Abstract

This study compares the estimations of two predictive approaches, namely, CP-PC-SAFT and CS-SAFT-VR-Mie for vapor pressures, saturated and high-pressure densities, sound velocities, isobaric and isochoric heat capacities of 17 representative substituted fluoro- and chloromethanes, ethanes, ethenes, propanes, and propenes, whose data are available under a wide range of conditions. Predictions of vapor-liquid equilibria (VLE) in their binary systems comprising inter alia carbon dioxide, hydrocarbons, and light gas systems with k(12) = 0 are considered as well. These models do not incorporate associative and polar interactions, which allows parametrization based on the particularly limited amount of literature data. It is demonstrated that although the overall accuracies of the considered approaches are reasonably good, each of them has their advantages and disadvantages.
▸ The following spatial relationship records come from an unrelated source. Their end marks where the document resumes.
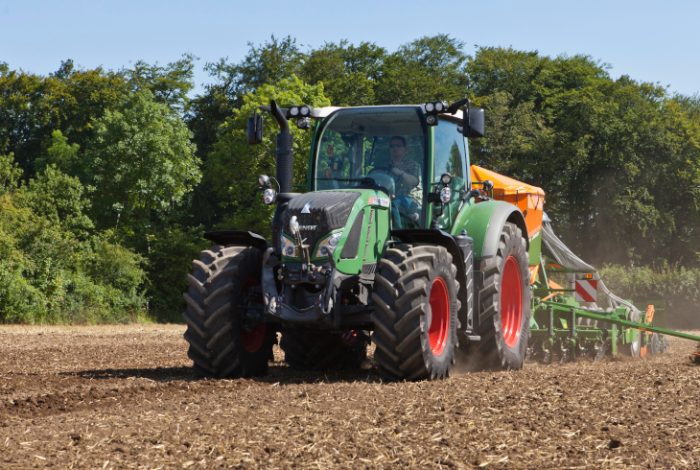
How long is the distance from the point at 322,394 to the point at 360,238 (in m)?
1.86

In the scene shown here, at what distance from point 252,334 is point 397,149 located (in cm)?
245

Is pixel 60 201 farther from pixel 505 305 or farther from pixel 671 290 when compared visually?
pixel 505 305

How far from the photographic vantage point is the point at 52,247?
3506cm

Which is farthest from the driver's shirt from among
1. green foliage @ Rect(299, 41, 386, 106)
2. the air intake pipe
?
green foliage @ Rect(299, 41, 386, 106)

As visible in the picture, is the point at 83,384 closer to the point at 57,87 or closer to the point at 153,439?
the point at 153,439

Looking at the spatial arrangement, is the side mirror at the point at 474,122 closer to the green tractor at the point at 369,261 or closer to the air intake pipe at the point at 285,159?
the green tractor at the point at 369,261

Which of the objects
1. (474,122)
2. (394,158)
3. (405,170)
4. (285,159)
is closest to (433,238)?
(405,170)

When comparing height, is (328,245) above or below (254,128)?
below

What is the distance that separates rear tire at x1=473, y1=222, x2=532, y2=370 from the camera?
1145cm

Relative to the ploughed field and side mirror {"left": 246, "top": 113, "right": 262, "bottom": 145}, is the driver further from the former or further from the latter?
the ploughed field

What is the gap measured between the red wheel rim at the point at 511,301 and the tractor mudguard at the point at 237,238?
314 cm

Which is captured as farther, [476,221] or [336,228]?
[476,221]

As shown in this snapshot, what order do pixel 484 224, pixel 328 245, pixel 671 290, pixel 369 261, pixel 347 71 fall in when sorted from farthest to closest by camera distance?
pixel 347 71 < pixel 671 290 < pixel 484 224 < pixel 369 261 < pixel 328 245

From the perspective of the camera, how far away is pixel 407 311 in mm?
9875
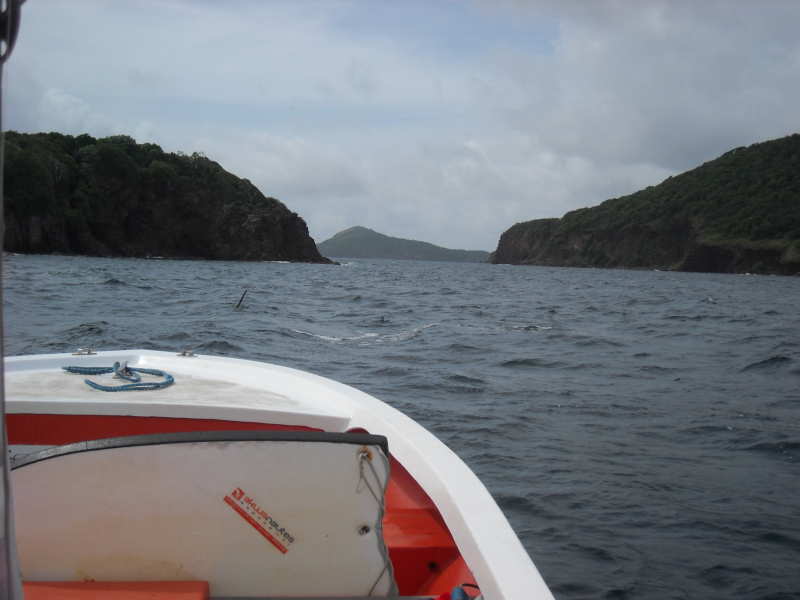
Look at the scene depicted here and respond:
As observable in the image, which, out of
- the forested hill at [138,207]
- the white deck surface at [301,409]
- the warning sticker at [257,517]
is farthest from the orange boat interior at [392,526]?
the forested hill at [138,207]

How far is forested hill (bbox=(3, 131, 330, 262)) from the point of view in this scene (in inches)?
2270

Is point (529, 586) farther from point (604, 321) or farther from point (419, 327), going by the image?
point (604, 321)

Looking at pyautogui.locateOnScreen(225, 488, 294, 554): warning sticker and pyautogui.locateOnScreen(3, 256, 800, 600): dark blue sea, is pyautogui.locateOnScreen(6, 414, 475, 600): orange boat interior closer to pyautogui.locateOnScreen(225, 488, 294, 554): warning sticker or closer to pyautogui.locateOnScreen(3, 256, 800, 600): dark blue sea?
pyautogui.locateOnScreen(225, 488, 294, 554): warning sticker

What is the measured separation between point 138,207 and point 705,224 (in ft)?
235

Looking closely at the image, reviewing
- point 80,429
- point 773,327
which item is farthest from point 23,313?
point 773,327

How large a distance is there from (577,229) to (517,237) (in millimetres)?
20055

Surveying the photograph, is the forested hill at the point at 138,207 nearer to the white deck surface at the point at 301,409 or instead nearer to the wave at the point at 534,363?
the wave at the point at 534,363

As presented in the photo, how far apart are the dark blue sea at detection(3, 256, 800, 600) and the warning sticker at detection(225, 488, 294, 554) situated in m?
2.26

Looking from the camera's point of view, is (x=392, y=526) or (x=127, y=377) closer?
(x=392, y=526)

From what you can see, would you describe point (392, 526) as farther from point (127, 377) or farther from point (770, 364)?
point (770, 364)

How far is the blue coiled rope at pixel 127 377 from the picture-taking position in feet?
10.6

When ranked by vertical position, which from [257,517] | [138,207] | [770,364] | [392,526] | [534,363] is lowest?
[534,363]

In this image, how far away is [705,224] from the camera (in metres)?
92.5

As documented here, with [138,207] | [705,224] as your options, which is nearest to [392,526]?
[138,207]
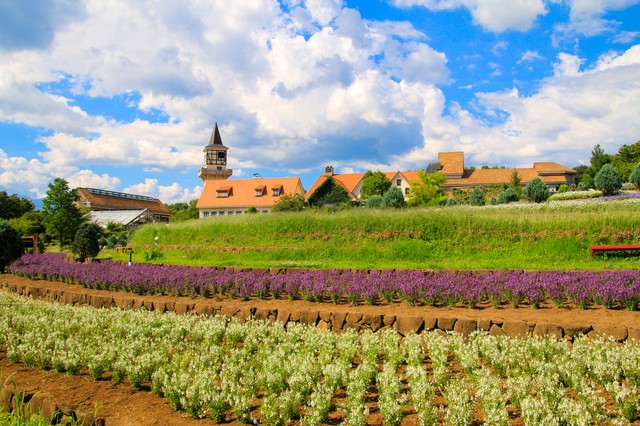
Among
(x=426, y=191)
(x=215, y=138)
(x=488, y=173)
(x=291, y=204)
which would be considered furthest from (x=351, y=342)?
(x=215, y=138)

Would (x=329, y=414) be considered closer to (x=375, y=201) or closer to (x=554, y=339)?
(x=554, y=339)

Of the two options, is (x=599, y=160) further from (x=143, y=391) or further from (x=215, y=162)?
(x=143, y=391)

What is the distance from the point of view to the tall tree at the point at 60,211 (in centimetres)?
4250

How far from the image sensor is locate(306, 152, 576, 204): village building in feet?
229

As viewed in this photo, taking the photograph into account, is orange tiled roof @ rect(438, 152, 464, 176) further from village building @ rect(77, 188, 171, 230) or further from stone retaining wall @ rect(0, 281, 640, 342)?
stone retaining wall @ rect(0, 281, 640, 342)

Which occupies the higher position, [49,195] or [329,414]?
[49,195]

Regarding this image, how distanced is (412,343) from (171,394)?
309 centimetres

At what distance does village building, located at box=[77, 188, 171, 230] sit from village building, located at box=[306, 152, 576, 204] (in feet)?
74.5

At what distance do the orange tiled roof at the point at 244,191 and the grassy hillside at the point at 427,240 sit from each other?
43.4 meters

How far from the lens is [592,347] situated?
6.07 meters

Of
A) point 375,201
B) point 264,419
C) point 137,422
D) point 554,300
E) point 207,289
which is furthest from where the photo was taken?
point 375,201

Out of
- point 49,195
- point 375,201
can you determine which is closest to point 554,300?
point 375,201

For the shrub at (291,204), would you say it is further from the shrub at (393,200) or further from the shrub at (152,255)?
the shrub at (152,255)

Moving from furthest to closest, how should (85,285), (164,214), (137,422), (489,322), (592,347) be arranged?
(164,214) < (85,285) < (489,322) < (592,347) < (137,422)
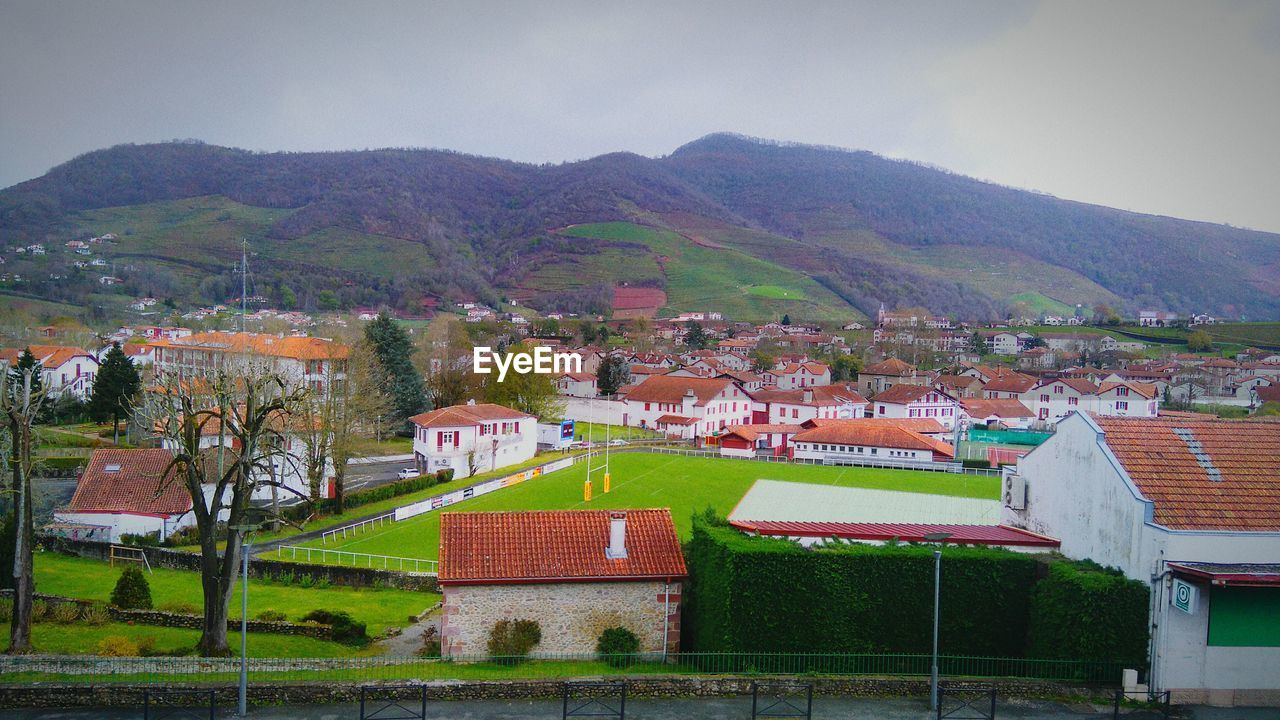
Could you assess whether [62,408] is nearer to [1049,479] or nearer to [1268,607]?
[1049,479]

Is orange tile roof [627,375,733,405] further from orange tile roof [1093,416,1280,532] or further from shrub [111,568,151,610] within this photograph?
orange tile roof [1093,416,1280,532]

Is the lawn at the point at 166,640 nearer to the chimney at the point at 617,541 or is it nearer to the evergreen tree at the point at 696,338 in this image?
the chimney at the point at 617,541

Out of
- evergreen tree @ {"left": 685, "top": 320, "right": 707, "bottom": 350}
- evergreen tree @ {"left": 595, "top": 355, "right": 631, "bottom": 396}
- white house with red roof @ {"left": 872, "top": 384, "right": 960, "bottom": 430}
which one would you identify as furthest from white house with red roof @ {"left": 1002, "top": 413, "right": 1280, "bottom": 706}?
evergreen tree @ {"left": 685, "top": 320, "right": 707, "bottom": 350}

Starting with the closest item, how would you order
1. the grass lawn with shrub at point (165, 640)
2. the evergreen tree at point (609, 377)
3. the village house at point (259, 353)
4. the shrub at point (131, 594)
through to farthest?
1. the grass lawn with shrub at point (165, 640)
2. the shrub at point (131, 594)
3. the village house at point (259, 353)
4. the evergreen tree at point (609, 377)

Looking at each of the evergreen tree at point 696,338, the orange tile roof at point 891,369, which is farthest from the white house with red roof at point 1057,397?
the evergreen tree at point 696,338

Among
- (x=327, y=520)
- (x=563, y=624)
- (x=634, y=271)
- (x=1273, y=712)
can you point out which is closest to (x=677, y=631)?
(x=563, y=624)

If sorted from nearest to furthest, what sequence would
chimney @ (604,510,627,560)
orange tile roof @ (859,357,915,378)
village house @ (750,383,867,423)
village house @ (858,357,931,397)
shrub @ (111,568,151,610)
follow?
chimney @ (604,510,627,560) < shrub @ (111,568,151,610) < village house @ (750,383,867,423) < village house @ (858,357,931,397) < orange tile roof @ (859,357,915,378)
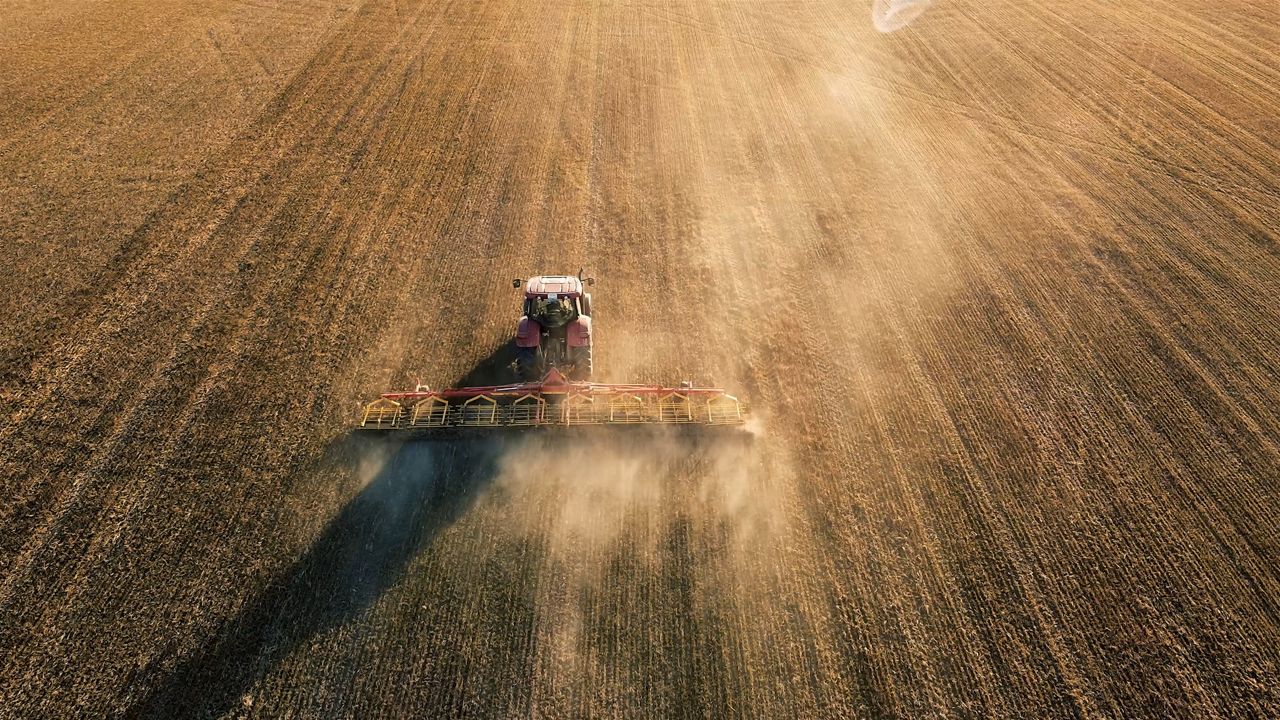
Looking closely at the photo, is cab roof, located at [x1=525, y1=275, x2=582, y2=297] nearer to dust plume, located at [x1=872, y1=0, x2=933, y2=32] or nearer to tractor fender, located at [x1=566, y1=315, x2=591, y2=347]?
tractor fender, located at [x1=566, y1=315, x2=591, y2=347]

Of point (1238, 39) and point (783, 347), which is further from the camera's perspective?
point (1238, 39)

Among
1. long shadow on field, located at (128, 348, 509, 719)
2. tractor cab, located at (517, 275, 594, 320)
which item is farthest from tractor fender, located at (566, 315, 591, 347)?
long shadow on field, located at (128, 348, 509, 719)

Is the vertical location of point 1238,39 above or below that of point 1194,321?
above

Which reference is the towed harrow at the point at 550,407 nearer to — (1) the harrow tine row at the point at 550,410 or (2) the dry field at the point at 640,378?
(1) the harrow tine row at the point at 550,410

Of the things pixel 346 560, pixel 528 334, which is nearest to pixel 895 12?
pixel 528 334

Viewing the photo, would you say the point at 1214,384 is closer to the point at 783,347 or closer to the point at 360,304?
the point at 783,347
For example, SAFT-VR-Mie typically predicts more accurately some VLE in the symmetric systems, while CP-PC-SAFT is advantageous in estimating phase behavior of the asymmetric ones. Both models can be applied for preliminary estimation of unavailable halocarbon data for which each of them exhibits a relative superiority. In addition to this, it is demonstrated that SAFT-VR-Mie attached by square gradient theory with predictive correlation for influence parameters accurately estimates surface tensions of the considered compounds.